▸ **ACTION ITEM**
Using the data below, reproduce exactly the lines from the line with "10 Bottles Nature" to the line with "Gstaad - sklepy Ralph Lauren", both included; pictures must be dropped.
++++++
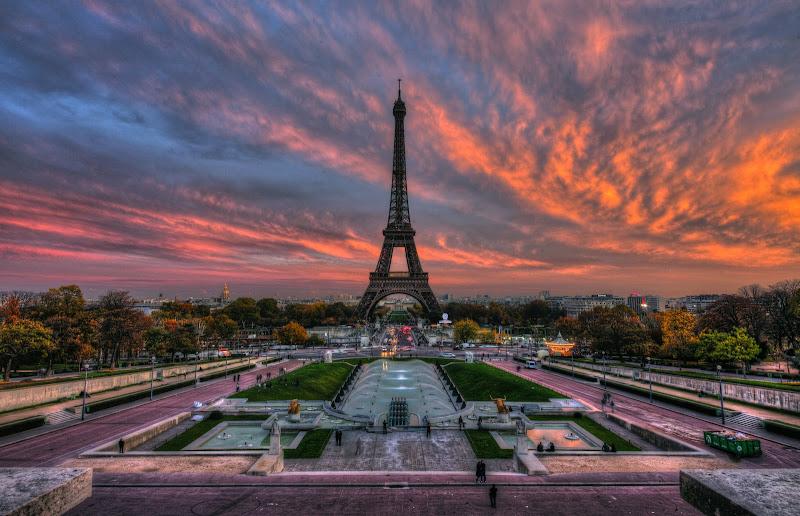 Photo: Sunset in Paris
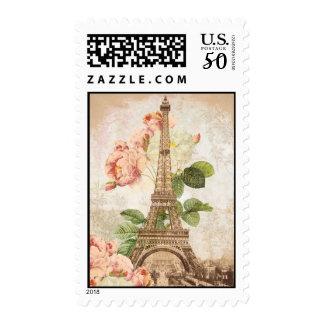 Paris Pink Rose Vintage Romantic Stamp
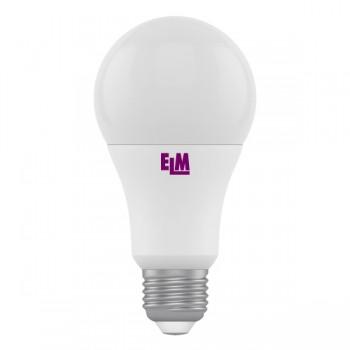 купить Лампы светодиодные Led ELM B60 PA10L Яркий свет 10W E27, 18-0061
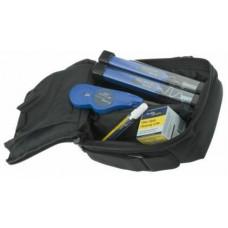 Dụng cụ kiểm tra kết nối cáp quang Enhanced Fiber Optic Cleaning Kit NFC-Kit-Case-E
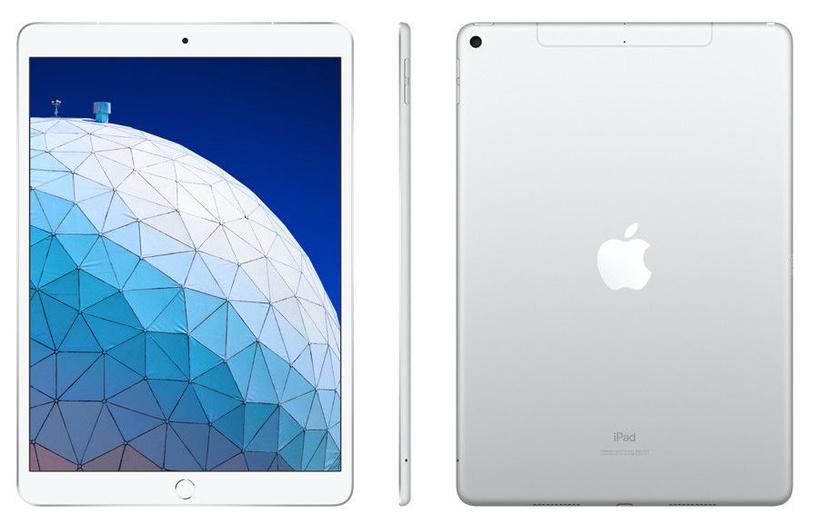 Apple iPad Air 3 Wi-Fi LTE 256GB Silver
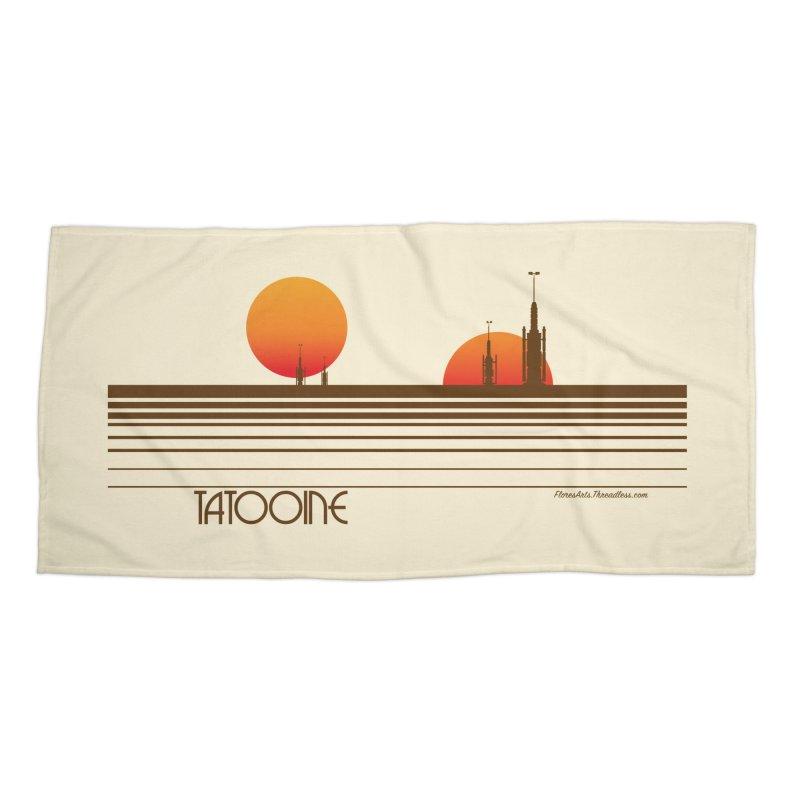 Visit Tatooine Accessories Beach Towel by FloresArts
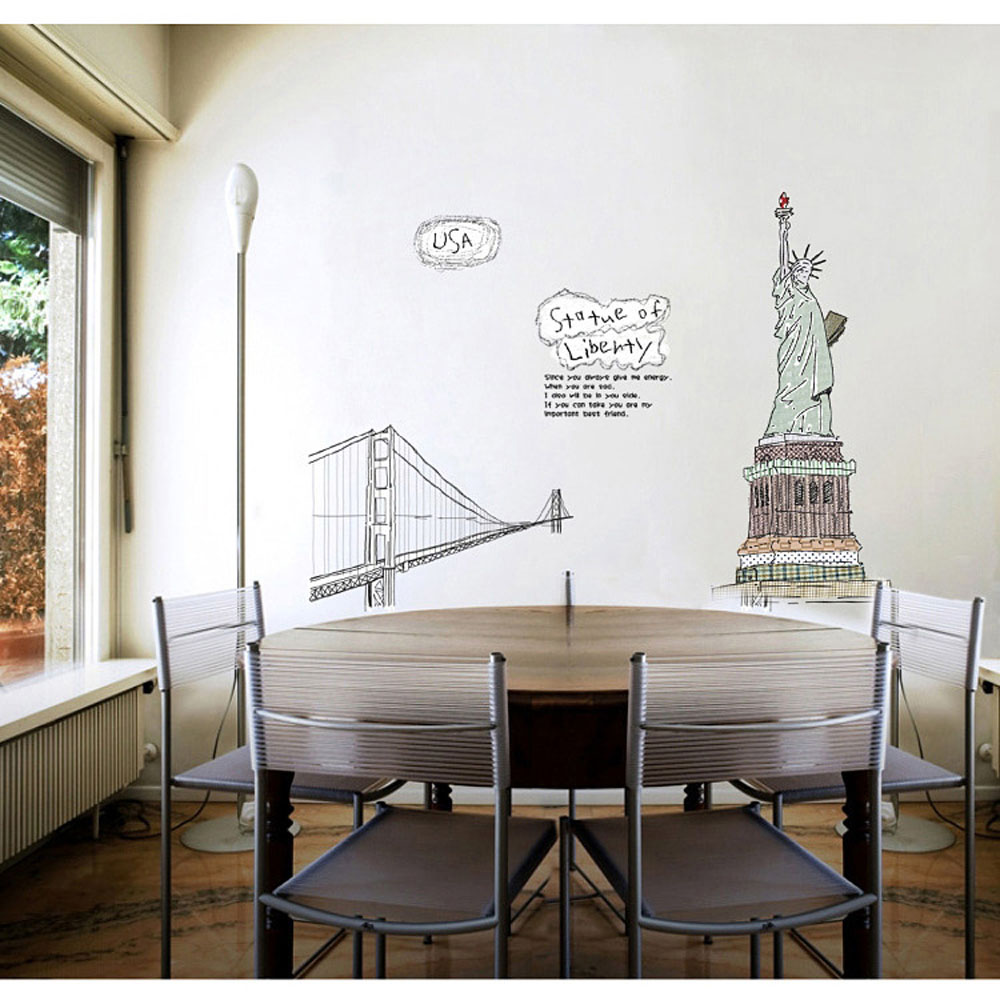 DIY wall decals free Golden Gate Bridge Western home decor / Pegatinas removable wall art stickers wallpaper statue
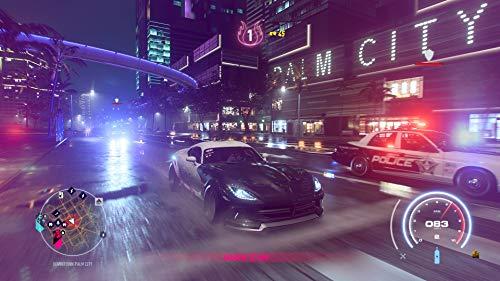 410eayTbjZL - Need for Speed Heat - PlayStation 4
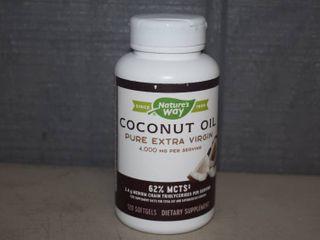 10 Bottles Nature s Way Coconut Oil   120 Count   Expire 3 31 2022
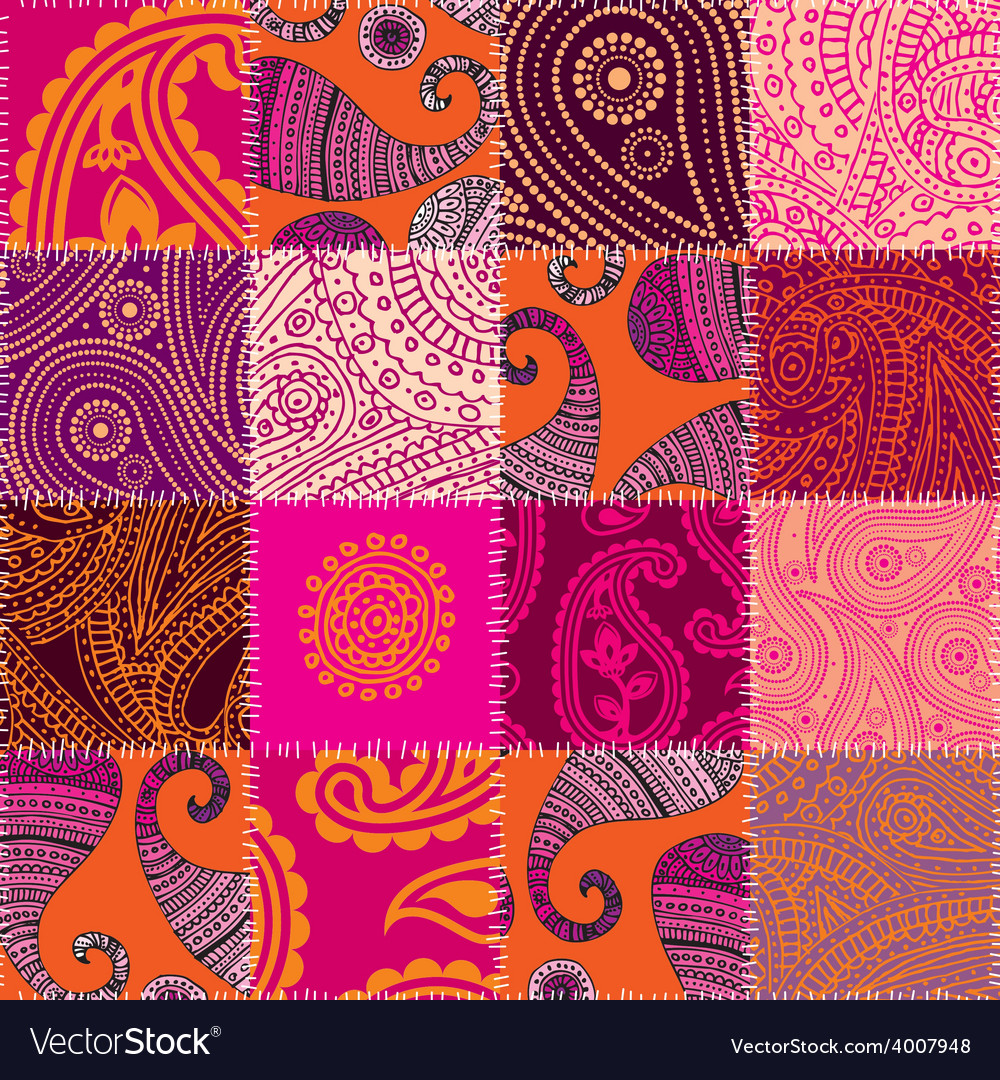 Imitation of quilting design in indian style with vector
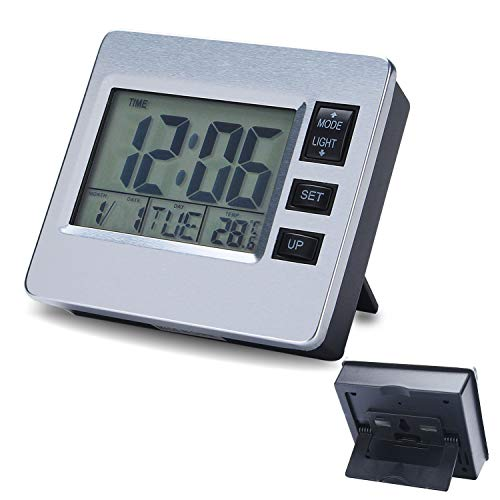 Digital Alarm Clock Magnetic Bedroom Clock for Seniors Classroom Kitchen Table Timer 12 / 24 Hour Date Week Indoor Thermometer Magnet Backlight Battery Operated Suck on Refrigerator Office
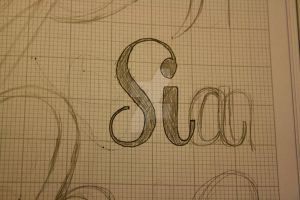 Typeface Sketches 1 by Weegraphicsman
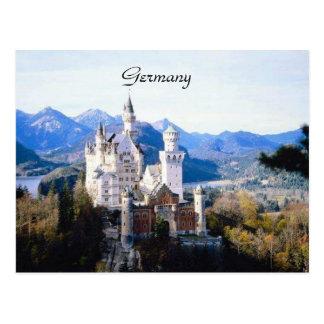 Germany Postcard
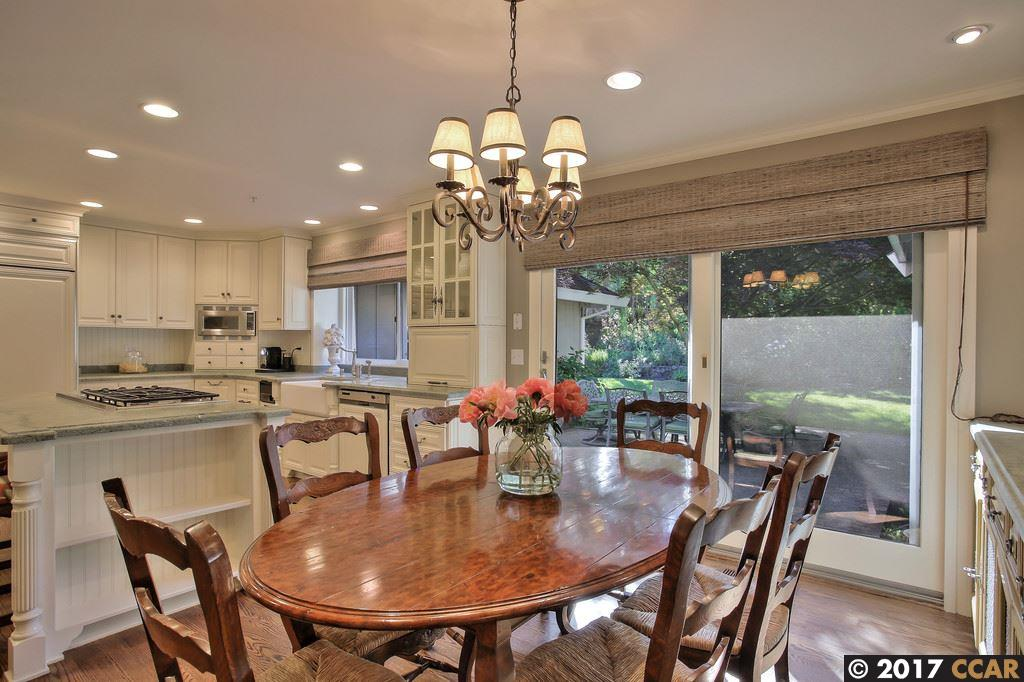 Additional photo for property listing at 10 Crockett Dr  MORAGA, CALIFORNIA 94556
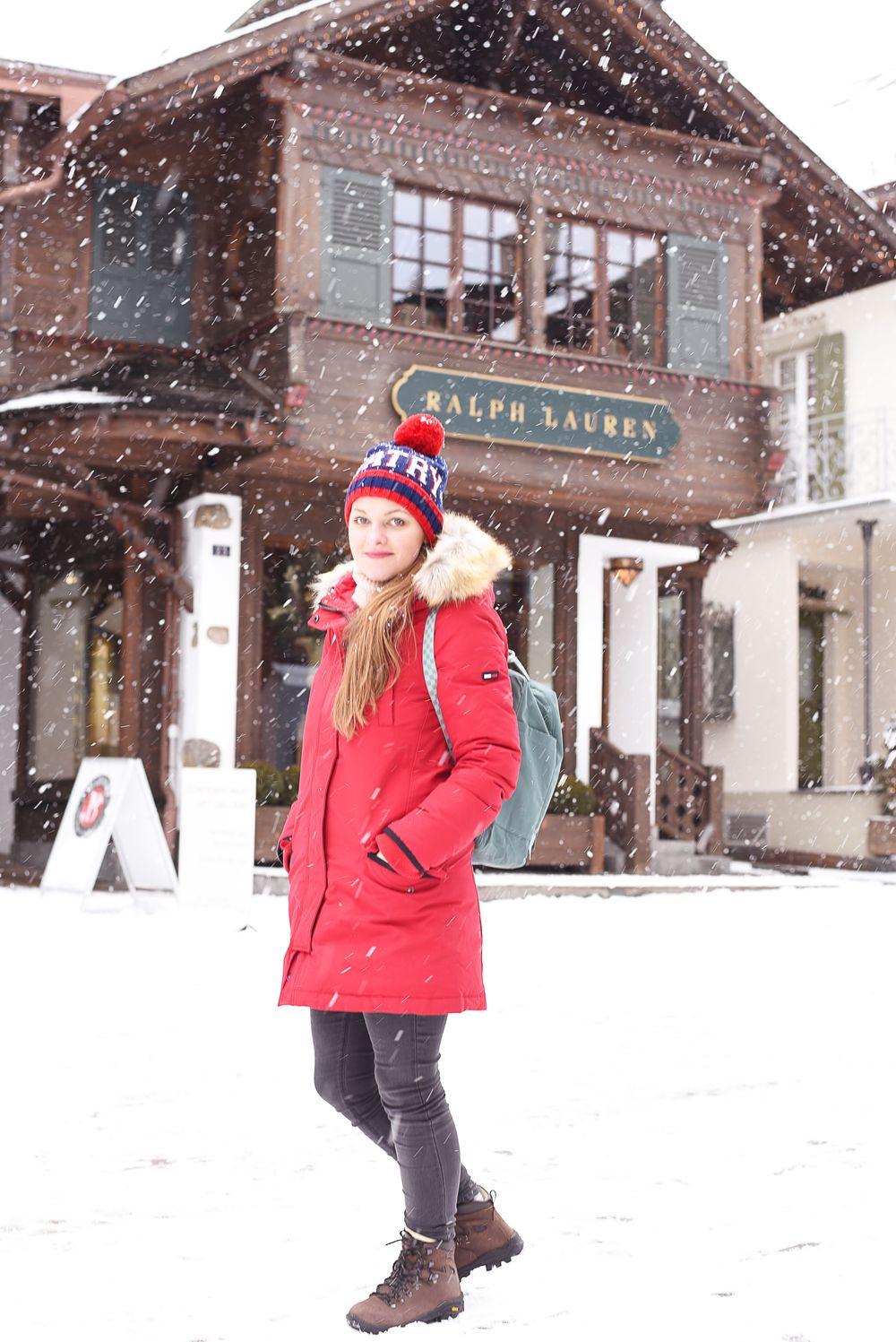 Gstaad - sklepy Ralph Lauren
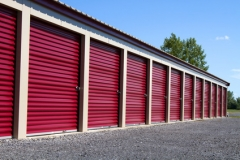 Mini Self Storage Rental Units steel buildings metal buildings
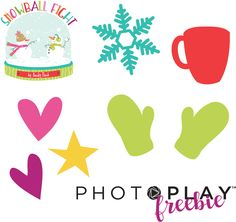 Snowball Fight, Photo Craft, Cutting Files, Playing Cards, Pdf, Silhouette, My Love, Crafts, Free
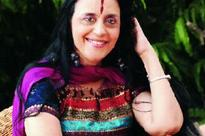 Rajasthan seems like a bouquet of flowers: Ila Arun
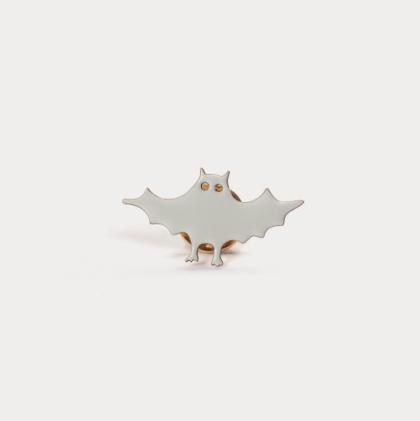 Faragut Bat pin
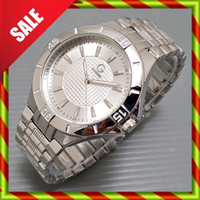 By Guess Silver Fashion LUX | Jam Tangan Wanit Rolex Guess AC GC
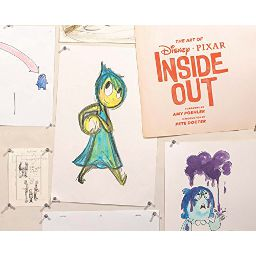 [Lecture] The Art of Inside Out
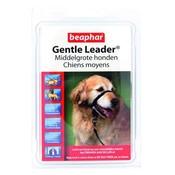 Gentle leader Beaphar gentle leader black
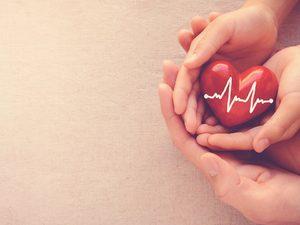 Οι επεμβάσεις δεν είναι αποτελεσματικότερες από την φαρμακευτική αγωγή για πολλούς καρδιοπαθείς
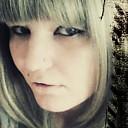 Фотография девушки Наталья, 26 лет из г. Азов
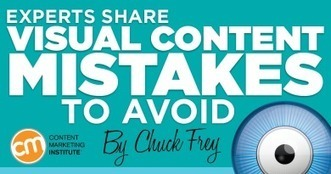 Experts Share Visual Content Mistakes to Avoid | Social Media Useful Info | Scoop.it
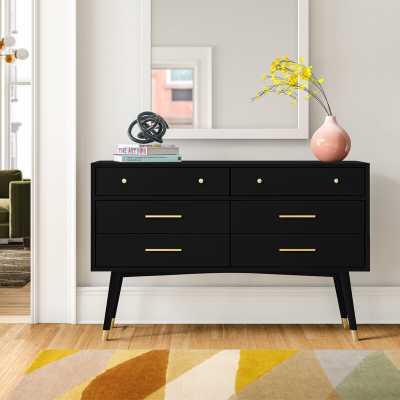 Macy 6 Drawer Double Dresser - Wayfair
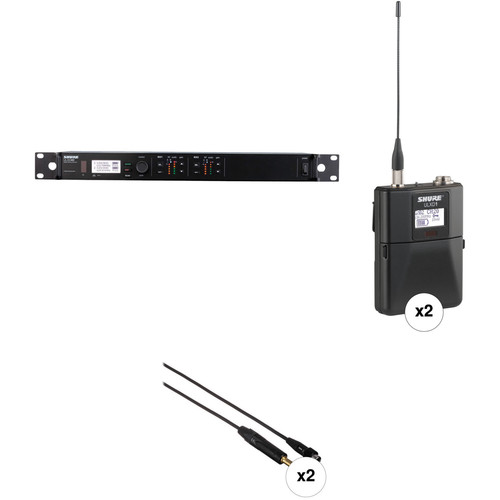 Shure ULX-D Digital Wireless Bodypack Kit for 2 Instruments (H50: 534 to 598 MHz)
++++++
▸ **ANSWER TO THIS TASK**
 10 Bottles Nature s Way Coconut Oil   120 Count   Expire 3 31 2022
 Imitation of quilting design in indian style with vector
 Digital Alarm Clock Magnetic Bedroom Clock for Seniors Classroom Kitchen Table Timer 12 / 24 Hour Date Week Indoor Thermometer Magnet Backlight Battery Operated Suck on Refrigerator Office
 Typeface Sketches 1 by Weegraphicsman
 Germany Postcard
 Additional photo for property listing at 10 Crockett Dr  MORAGA, CALIFORNIA 94556
 Gstaad - sklepy Ralph Lauren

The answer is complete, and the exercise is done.